Tingkat pencapaian tertinggi, yaitu advanced international benchmark, antara lain, meliputi kemampuan memanfaatkan informasi dari berbagai sumber, mengambil kesimpulan dan melakukan generalisasi, dan menyelesaikan masalah-masalah yang membutuhkan beberapa tahapan penyelesaian.

Untuk sains, tidak ada siswa kita yang mencapai advanced international benchmark, 3% siswa mencapai high international benchmark (turun dari 4% di 2007), 19% mencapai intermediate benchmark (turun dari 27% di 2007), dan 54% mencapai low international benchmark (turun dari 65% di 2007). Artinya, 46% siswa belum berhasil mencapai kategori terendah tersebut, yang menggambarkan pengenalan siswa akan fakta-fakta dasar di bidang sains dan kemampuan menginterpretasi diagram yang sederhana, melengkapi tabel sederhana dan mengaplikasikan pengetahuan-pengetahuan dasar ke dalam situasi nyata.

Advanced international benchmark, antara lain, menggambarkan kemampuan siswa dalam mengomunikasikan konsep-konsep yang abstrak dan kompleks di bidang sains serta mengombinasikan informasi dari berbagai sumber untuk menyelesaikan masalahmasalah dan mengambil kesimpulan.

Pencapaian siswa kelas empat dalam membaca relatif lebih baik jika dibandingkan dengan pencapaian siswa kelas delapan dalam matematika dan sains. Tidak ada siswa kita yang mencapai advanced international benchmark, 4% mencapai high international benchmark (naik dari 2% di 2006), 28% mencapai intermediate bench mark (naik dari 19% di 2006), dan 66% mencapai low international benchmark (naik dari 54% di 2007). Artinya, 34% siswa masih belum mampu menemukan hal-hal spesifik ataupun informasi yang sesungguhnya telah dinyatakan secara eksplisit dalam teks yang diberikan. Meskipun ada tren kenaikan, secara rata-rata, posisi siswa-siswa Indonesia tetap berada di peringkat bawah karena siswa-siswa di negara-negara lain pun mengalami peningkatan dalam membaca.

Faktor Berkontribusi

Laporan TIMSS dan PIRLS 2011 menyebutkan sikap positif terhadap matematika, sains, dan membaca, ketersediaan fasilitas pem belajaran di rumah misalnya buku-buku, pengenalan dini terhadap angka, fenomena alam, dan kegiatan membaca dengan cara menyenangkan seperti melalui permainan dan aktivitas keseharian, gizi dan tidur yang cukup, berkorelasi positif dengan pencapaian siswa. Fasilitas sekolah yang memadai, sekolah yang aman dan tidak memiliki banyak masalah terkait dengan disiplin, guru-guru dengan kualifikasi pendidikan lebih tinggi, lebih berpengalaman, dan merasa puas dengan profesi yang mereka jalani juga berkorelasi positif dengan pencapaian siswa.

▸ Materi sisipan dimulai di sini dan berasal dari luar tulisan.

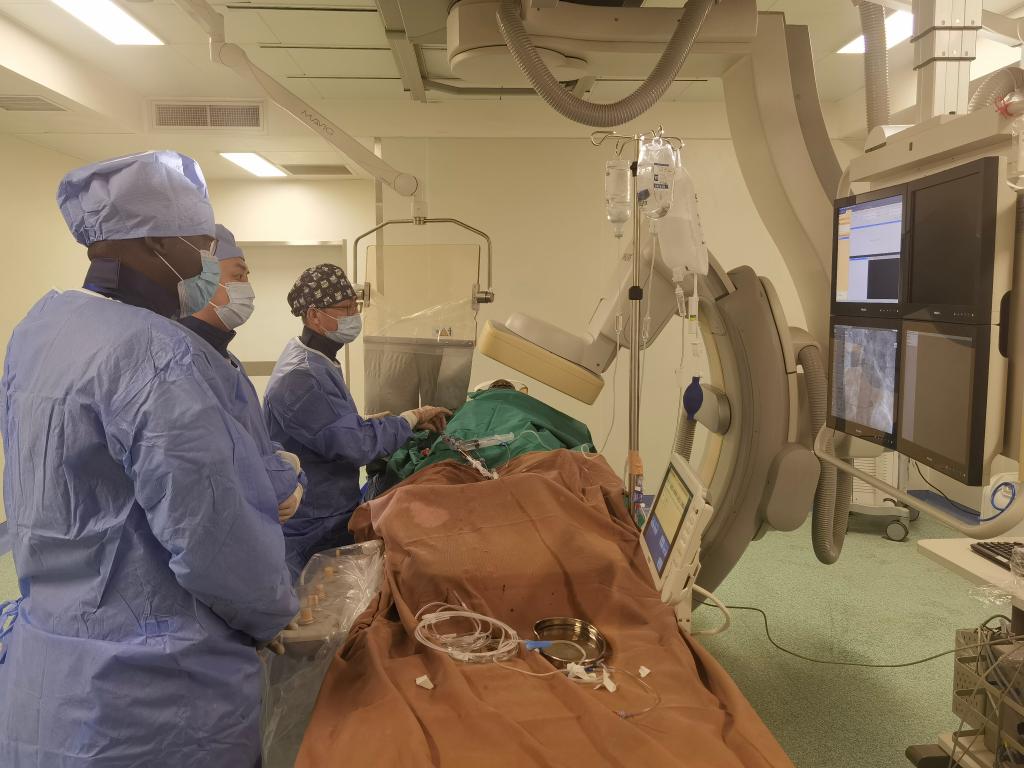 中國第29批援幾內亞醫療隊隊員、首都醫科大學附屬北京天壇醫院心內科副主任醫師王汝朋（右一）正在給患者做手術。（北京天壇醫院供圖）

Kajian TIMSS dan PIRLS 2011 juga semakin menegaskan temuan berbagai riset skala internasional yang pernah dilakukan sebelumnya tentang keterkaitan yang erat antara kondisi sosial-ekonomi dan pencapaian siswa. Siswa dengan orangtua berpendidikan dan berpendapatan lebih tinggi cenderung memiliki pencapaian yang tinggi pula. Sekolah dengan mayoritas siswa berasal dari kalangan dengan tingkat sosial ekonomi lebih tinggi memiliki pencapaian lebih tinggi pula jika dibandingkan dengan sekolah dengan mayoritas siswa dari kalangan dengan tingkat sosial-ekonomi lebih rendah.

Permasalahan-permasalahan di dunia ini yang makin kompleks dari hari ke hari atau bahkan belum dikenal sebelumnya membutuhkan generasi yang mampu mencari, menggunakan, dan menginterpretasi informasi dan mengambil keputusan dari berbagai sumber untuk menyelesaikan masalah. Banjir informasi sebagai buah kemajuan teknologi informasi dan komunikasi juga menuntut generasi yang mampu memilah dan memilih informasi yang relevan, akurat, dan dapat dipertanggungjawabkan.

Hingga saat ini, sebagian besar siswa kita baru mencapai kemampuan-kemampuan berpikir tingkat rendah. Konsekuensinya, bila kondisi itu tidak segera diintervensi secara tepat, ke depan kita akan memiliki generasi yang gagap dalam menghadapi kompleksitas dan tantangan masa depan.

Bila ditinjau dari aspek persekolahan, perlu dipastikan bahwa materi-materi yang diajarkan sekolah telah sesuai dengan kebutuhankebutuhan masyarakat di masa kini dan masa depan. Pengembangan penalaran sepatutnya menjadi prioritas dalam pembelajaran. Misalnya, ketika belajar matematika, siswa perlu dilatih untuk mampu menjelaskan alasan-alasan di balik langkah-langkah yang dia tempuh dalam menyelesaikan sebuah masalah, termasuk mengaitkan dengan materi-materi yang telah dipelajari sebelumnya. Dalam pelajaran sains, rasa ingin tahu siswa perlu dipupuk, misalnya dengan melakukan pengamatan-pengamatan ataupun kajian pustaka dan menyusun hasilnya dalam bentuk laporan kemudian mempresentasikannya di depan kelas. Untuk meningkatkan kemampuan membaca, siswa perlu diperkenalkan dengan beragam bacaan, baik fiksi maupun nonfiksi, baik ilmiah maupun populer, dan dilatih pula untuk menuliskan, misalnya tanggapan ataupun penilaian kritis atas bacaannya.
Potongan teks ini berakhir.